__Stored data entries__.
:::::

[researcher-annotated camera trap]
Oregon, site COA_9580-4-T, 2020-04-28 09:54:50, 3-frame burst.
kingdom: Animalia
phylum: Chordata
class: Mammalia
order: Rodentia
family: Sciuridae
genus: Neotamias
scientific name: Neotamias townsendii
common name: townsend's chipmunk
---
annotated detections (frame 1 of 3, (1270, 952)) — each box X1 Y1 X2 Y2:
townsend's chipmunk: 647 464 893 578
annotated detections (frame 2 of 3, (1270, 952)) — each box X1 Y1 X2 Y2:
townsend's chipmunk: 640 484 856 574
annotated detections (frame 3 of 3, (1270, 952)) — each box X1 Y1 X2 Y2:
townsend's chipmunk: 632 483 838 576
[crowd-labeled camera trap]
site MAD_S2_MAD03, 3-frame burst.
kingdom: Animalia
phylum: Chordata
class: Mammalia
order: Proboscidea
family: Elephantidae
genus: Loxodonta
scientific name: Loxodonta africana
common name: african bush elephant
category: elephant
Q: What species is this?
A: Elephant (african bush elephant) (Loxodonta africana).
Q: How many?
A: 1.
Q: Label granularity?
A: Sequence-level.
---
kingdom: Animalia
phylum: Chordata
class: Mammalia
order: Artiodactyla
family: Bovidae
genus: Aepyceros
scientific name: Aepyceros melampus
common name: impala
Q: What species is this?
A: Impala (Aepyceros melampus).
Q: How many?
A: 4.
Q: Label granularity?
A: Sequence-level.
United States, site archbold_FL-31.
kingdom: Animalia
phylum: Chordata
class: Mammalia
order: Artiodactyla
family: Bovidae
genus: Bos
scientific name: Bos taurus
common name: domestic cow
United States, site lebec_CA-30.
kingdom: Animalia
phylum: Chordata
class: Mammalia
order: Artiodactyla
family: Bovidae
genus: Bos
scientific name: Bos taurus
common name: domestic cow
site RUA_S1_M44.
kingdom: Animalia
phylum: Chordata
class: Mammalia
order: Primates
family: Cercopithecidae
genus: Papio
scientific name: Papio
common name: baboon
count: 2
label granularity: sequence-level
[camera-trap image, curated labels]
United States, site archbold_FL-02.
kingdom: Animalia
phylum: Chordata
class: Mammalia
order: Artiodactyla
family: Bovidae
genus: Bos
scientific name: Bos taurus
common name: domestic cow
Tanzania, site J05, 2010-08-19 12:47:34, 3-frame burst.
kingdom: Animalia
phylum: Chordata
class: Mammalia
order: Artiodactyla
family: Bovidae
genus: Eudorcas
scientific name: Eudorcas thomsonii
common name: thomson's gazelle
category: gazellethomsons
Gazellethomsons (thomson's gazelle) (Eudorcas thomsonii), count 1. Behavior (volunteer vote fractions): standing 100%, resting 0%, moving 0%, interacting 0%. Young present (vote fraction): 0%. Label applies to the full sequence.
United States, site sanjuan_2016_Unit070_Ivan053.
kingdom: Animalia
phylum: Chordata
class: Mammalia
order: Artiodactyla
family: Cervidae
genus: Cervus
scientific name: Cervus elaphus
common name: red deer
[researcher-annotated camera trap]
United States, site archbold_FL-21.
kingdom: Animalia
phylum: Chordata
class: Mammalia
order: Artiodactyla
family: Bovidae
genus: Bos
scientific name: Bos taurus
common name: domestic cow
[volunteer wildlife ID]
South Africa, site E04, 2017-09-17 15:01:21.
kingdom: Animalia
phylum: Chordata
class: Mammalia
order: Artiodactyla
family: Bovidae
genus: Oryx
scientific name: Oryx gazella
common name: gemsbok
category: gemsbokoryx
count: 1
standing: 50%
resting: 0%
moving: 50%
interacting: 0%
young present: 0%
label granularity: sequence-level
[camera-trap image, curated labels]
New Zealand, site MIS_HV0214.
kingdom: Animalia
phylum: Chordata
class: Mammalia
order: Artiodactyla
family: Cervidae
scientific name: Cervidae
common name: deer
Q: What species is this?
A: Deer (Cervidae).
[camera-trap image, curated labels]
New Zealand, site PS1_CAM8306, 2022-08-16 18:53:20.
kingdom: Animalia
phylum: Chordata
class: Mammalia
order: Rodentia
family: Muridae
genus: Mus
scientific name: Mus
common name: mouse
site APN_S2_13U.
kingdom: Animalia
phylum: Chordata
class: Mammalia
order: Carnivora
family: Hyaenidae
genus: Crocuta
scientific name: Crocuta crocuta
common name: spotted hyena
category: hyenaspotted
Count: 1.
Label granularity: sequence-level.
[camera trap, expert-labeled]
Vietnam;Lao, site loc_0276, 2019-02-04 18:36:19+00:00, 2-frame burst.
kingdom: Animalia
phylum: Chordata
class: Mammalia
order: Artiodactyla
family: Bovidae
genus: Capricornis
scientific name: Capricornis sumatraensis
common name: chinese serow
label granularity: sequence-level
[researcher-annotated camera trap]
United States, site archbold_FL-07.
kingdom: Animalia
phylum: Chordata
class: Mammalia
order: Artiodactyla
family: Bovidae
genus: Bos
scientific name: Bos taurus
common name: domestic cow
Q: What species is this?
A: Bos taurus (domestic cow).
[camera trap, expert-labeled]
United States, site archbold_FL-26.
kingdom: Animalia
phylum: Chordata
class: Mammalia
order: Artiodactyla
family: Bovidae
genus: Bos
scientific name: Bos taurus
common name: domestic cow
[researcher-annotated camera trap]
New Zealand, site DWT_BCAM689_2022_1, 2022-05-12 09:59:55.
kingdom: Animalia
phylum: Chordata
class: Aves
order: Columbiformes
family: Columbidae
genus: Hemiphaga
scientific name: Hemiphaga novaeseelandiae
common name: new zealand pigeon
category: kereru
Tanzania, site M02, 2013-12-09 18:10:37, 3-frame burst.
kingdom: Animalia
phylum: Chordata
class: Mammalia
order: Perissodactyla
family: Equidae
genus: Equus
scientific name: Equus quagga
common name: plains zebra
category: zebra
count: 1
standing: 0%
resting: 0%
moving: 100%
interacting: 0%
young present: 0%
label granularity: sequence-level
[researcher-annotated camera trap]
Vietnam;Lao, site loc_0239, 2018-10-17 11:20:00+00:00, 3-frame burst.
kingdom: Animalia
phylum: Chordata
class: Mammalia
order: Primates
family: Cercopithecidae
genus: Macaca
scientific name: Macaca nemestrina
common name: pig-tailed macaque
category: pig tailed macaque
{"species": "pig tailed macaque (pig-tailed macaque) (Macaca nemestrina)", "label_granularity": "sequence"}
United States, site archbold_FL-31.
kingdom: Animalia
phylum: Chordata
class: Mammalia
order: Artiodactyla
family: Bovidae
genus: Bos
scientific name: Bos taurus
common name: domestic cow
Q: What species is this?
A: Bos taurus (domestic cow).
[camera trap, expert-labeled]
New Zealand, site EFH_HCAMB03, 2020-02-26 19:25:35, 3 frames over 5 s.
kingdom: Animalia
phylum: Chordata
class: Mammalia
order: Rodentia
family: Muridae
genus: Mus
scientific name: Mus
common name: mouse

:::::

__Exercise instructions__. Find the lines in the entries above where "Tanzania" occurs, and copy each of them.

__Written solution__.
Tanzania, site J05, 2010-08-19 12:47:34, 3-frame burst.
Tanzania, site M02, 2013-12-09 18:10:37, 3-frame burst.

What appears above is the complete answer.